Benchmarking and Statistics

I recently posted an excerpt from a Ruby book I'm working on (it's a sidebar from a section on the Benchmark library), but I'm not sure if it's solid enough for publication (my math background isn't up to snuff). I'd love to see/hear what LtUers think about it.

Generally the idea is that benchmarking as currently provided by the library is insufficient -- doing one comparison run between options (even a large run) doesn't indicate anything about the statistical significance of the variation between run times of the two (or more) options. So I present a somewhat naive statistical model for doing those comparisons (and in the blog post encourage someone with better Ruby and Math chops to librarify the idea).

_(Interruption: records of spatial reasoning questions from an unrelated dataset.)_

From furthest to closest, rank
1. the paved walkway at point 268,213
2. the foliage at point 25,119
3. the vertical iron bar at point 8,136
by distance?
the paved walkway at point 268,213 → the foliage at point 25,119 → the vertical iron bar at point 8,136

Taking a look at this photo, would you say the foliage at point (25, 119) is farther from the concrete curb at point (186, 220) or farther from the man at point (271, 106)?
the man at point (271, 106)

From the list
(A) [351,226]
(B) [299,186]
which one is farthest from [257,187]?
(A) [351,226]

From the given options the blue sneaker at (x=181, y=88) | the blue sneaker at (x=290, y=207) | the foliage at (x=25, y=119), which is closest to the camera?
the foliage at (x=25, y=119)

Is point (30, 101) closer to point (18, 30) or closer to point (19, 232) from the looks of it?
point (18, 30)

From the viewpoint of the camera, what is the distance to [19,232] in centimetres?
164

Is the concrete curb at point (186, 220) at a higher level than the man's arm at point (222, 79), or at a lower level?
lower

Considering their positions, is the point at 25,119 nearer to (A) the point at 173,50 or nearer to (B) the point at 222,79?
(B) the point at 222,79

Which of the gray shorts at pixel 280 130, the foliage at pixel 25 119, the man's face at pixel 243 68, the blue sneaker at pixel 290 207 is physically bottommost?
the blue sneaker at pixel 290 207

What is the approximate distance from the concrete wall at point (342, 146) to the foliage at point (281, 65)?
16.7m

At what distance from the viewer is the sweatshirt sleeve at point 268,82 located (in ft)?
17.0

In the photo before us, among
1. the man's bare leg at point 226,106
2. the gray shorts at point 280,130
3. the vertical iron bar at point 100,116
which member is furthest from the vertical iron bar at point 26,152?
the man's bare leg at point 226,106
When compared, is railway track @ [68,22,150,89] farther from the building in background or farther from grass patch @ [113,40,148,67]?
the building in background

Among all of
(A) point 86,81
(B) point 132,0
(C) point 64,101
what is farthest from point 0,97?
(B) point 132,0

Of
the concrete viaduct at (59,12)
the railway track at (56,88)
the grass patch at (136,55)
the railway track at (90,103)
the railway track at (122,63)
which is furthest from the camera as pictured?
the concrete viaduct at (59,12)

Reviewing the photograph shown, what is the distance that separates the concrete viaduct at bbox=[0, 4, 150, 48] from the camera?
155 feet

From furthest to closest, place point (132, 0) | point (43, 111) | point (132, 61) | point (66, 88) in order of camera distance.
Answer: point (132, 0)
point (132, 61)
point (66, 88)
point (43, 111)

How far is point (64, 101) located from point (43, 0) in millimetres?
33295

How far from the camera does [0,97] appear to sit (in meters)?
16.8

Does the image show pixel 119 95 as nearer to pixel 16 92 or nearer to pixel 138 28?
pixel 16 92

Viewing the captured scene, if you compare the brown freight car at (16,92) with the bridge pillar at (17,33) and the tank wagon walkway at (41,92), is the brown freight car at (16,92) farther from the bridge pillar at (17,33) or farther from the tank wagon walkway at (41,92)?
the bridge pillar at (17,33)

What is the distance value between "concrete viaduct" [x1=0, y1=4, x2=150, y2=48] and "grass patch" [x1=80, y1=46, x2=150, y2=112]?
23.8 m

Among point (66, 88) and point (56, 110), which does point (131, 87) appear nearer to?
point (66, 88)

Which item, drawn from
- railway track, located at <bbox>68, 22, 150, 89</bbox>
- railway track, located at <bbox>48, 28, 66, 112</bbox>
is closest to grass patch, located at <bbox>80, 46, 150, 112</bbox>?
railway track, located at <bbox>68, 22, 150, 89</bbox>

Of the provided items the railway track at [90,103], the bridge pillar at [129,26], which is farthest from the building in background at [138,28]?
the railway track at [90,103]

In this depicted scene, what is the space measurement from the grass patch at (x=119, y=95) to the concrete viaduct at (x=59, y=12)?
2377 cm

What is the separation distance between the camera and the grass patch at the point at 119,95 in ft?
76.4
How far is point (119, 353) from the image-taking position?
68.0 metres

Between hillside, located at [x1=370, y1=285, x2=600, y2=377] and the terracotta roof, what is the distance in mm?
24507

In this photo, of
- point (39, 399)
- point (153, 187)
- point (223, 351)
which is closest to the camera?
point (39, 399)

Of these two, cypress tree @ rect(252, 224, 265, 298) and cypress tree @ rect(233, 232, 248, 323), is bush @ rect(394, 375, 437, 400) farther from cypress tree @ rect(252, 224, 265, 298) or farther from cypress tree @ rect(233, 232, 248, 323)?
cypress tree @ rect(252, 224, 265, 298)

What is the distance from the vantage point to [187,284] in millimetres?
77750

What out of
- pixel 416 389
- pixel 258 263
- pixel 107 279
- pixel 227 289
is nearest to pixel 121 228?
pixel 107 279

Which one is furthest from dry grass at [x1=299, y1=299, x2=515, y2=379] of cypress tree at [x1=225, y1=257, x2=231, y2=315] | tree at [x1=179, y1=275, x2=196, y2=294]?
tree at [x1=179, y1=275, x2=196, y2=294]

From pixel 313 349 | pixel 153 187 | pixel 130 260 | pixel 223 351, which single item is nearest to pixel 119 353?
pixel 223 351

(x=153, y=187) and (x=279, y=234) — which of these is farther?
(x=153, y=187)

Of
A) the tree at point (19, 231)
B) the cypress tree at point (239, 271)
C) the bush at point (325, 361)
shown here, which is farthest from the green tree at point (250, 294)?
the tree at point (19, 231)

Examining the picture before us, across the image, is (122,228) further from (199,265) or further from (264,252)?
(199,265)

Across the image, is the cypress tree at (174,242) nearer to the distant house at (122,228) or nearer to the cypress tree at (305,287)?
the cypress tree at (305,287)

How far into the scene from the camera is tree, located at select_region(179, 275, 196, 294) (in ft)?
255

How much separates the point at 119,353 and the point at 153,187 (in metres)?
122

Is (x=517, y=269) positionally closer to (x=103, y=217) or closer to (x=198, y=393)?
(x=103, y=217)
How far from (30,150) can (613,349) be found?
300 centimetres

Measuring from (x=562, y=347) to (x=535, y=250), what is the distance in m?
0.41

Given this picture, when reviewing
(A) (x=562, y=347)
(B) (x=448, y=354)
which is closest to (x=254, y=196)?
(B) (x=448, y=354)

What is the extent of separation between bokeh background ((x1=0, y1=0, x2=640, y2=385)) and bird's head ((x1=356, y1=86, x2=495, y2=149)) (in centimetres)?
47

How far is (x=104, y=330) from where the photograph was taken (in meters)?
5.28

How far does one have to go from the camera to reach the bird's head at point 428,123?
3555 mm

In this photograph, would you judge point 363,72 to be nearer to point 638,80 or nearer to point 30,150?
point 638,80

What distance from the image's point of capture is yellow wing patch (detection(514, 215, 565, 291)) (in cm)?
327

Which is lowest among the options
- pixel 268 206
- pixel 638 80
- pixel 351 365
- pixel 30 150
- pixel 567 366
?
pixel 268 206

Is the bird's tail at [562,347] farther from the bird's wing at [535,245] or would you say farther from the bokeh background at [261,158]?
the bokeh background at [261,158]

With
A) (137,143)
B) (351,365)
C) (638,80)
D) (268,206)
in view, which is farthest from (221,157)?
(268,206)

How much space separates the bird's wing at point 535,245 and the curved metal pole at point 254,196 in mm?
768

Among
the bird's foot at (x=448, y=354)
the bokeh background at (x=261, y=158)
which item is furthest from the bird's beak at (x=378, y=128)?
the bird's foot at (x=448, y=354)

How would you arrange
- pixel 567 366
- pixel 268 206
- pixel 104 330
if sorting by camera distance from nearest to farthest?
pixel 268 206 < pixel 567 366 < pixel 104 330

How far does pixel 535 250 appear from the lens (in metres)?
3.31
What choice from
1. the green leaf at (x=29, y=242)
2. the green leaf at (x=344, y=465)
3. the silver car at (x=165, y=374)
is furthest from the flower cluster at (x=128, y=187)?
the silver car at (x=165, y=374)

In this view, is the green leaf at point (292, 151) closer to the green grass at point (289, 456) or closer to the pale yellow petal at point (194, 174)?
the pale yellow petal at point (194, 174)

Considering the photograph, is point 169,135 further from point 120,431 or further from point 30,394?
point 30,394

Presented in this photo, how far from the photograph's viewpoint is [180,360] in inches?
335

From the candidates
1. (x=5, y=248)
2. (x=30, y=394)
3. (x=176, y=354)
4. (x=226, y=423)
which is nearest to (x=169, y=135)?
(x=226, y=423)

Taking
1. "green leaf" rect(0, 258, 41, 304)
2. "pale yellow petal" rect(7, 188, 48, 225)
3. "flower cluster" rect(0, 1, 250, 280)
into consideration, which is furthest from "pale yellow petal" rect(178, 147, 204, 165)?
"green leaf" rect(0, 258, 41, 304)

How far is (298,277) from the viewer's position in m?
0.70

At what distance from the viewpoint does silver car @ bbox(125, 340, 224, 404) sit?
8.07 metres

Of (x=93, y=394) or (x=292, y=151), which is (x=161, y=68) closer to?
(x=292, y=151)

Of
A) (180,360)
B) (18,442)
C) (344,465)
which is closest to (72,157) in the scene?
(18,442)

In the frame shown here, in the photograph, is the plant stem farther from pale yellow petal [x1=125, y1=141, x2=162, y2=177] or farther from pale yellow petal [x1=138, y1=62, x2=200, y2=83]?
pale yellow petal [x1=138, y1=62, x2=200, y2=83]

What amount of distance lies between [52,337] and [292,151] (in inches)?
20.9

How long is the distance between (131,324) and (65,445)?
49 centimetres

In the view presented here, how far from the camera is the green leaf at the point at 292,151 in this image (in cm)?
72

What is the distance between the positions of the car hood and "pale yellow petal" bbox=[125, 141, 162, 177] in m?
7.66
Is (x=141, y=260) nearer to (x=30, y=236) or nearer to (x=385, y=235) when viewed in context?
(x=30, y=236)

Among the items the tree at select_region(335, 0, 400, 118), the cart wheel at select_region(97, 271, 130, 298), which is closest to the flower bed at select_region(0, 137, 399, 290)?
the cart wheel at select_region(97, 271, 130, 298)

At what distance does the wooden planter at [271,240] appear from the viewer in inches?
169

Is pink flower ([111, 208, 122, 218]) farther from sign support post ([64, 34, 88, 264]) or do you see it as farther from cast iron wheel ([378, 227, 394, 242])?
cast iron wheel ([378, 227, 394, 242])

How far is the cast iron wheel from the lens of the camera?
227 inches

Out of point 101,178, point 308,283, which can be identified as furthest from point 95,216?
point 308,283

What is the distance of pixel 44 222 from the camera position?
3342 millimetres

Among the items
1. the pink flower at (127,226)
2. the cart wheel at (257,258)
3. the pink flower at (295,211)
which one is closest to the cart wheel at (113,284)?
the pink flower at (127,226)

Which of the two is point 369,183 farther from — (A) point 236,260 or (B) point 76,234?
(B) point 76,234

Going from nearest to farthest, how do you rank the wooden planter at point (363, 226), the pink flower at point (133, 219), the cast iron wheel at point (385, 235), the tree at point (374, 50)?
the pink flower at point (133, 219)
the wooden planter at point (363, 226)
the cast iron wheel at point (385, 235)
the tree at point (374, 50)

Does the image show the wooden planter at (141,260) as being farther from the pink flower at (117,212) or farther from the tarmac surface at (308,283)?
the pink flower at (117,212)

You can read the post at: Benchmarking, Lies, and Statistics.

Comment viewing options

Select your preferred way to display the comments and click "Save settings" to activate your changes.

bench.erl

I occasionally use something like this in Erlang: bench.erl. This prints the same simple statistics as the unix ping program, and it can also generate a simple graph with gnuplot. Example:

11> F = fun() -> lists:sort(lists:seq(1, 100000)) end.
#Fun<erl_eval.20.54682479>
12> bench:dotimes(100, F).
total = 3336.292 ms, min/avg/max/mdev = 24.344/33.363/47.183/4.614 ms
ok

A glimpse in the CVS tree at work shows that colleagues have extended the hell out of this but I haven't time right now to see in what way.

BTW, finding bench.erl is the first time I've tried Google Codesearch before my own harddisk to find a program that I wrote. But it didn't find it, despite living on Sourceforge!